Pick up the career home run leaders script from its last line and continue writing it.

— begin Selected text —

Here’s the full script:

load("http.star", "http")
load("html.star", "html")

base_url = "https://www.baseball-reference.com"

def download(ctx):
  res = http.get("https://www.baseball-reference.com/leaders/HR_career.shtml")
  selection = html(res.body())
  table = selection.find('#leader_standard_HR').children().eq(2).children()
  data = []
  latest_rank = 1
  for i in range(0, table.len()):
    (row, latest_rank) = parseRow(table.eq(i), latest_rank)
    if row:
      data.append(row)
  return data

def transform(ds, ctx):
  # [rank, player_name, hof, mlb_seasons, active, age_if_active, player_profile_link, home_runs, bats, hr_log_link
  structure = {
    "format":"json",
    "schema": {
      "type":"array",
      "items": {
        "type":"array",
        "items": [
          {
            "title": "Rank",
            "description": "The rank of the player on the all time HR list"
          },
          {
            "title":"Player Name",
            "description":"The player name"
          },
          {
            "title": "Hall of Famer",
            "description": "Y/N if the player is in the Hall of Fame"
          },
          {
            "title":"MLB Season",
            "description": "Number of seasons this player has played"
          },
          {
            "title":"Active in MLB",
            "description":"Y/N if the player is still active in the MLB"
          },
          {
            "title":"Age If Active",
            "description":"If the player is active, the player's age"
          },
          {
            "title":"Player Profile Link",
            "description":"Link to the player's profile"

— end Selected text —
— begin Information given —

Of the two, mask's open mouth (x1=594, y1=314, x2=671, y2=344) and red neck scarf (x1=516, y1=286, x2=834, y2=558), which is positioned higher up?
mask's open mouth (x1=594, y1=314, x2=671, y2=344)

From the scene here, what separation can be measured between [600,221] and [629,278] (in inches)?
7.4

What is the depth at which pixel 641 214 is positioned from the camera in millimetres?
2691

— end Information given —
— begin Information given —

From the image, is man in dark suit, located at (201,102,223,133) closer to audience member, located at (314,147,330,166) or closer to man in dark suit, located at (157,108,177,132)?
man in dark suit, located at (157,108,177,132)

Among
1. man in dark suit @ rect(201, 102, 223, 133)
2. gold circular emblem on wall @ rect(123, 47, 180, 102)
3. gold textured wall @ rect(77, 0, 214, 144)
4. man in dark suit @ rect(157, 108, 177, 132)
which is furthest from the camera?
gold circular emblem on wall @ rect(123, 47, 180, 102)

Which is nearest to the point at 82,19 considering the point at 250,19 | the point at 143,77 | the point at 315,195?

— end Information given —

Reply to the task:
          },
          {
            "title":"Home Runs",
            "description":"Number of homeruns the player has hit"
          },
          {
            "title":"Bats",
            "description":"Which side the hitter bats: R/L/B (both)"
          },
          {
            "title":"Home Run Log Link",
            "description":"Link to the player's home run log"
          },
        ]
      }
    }
  }
  ds.set_structure(structure)
  data = ctx.download
  ds.set_body(data)

def parseRow(row, latest_rank):
  # row has 5 sections
  tds = row.children_filtered('td')
  if tds.len() > 0:
    # rank, player (yrs, age), player profile, home runs, bats, hr log
    # 1st td -> rank
    # 2nd td -> player (yrs, age), <a> tag contains player profile link
    # 3rd td -> home runs
    # 4th td -> bats
    # 5th td -> <a> tag contains hr log link
    #
    rank_string = ""
    rank = latest_rank
    player = ""
    hof = "N"
    mlb_seasons = 0
    active = "N"
    age_if_active = "-"
    player_profile_link = ""
    home_runs = 0
    bats = ""
    hr_log_link = ""
    #
    # rank
    #
    rank_string = tds.eq(0).text().strip().strip(".")
    if rank_string != "":
      rank = int(rank_string)
      latest_rank = rank
    #
    # player name, hall of fame status, mlb seasons, active, age if active
    # Dave Winchester+ (23, 59)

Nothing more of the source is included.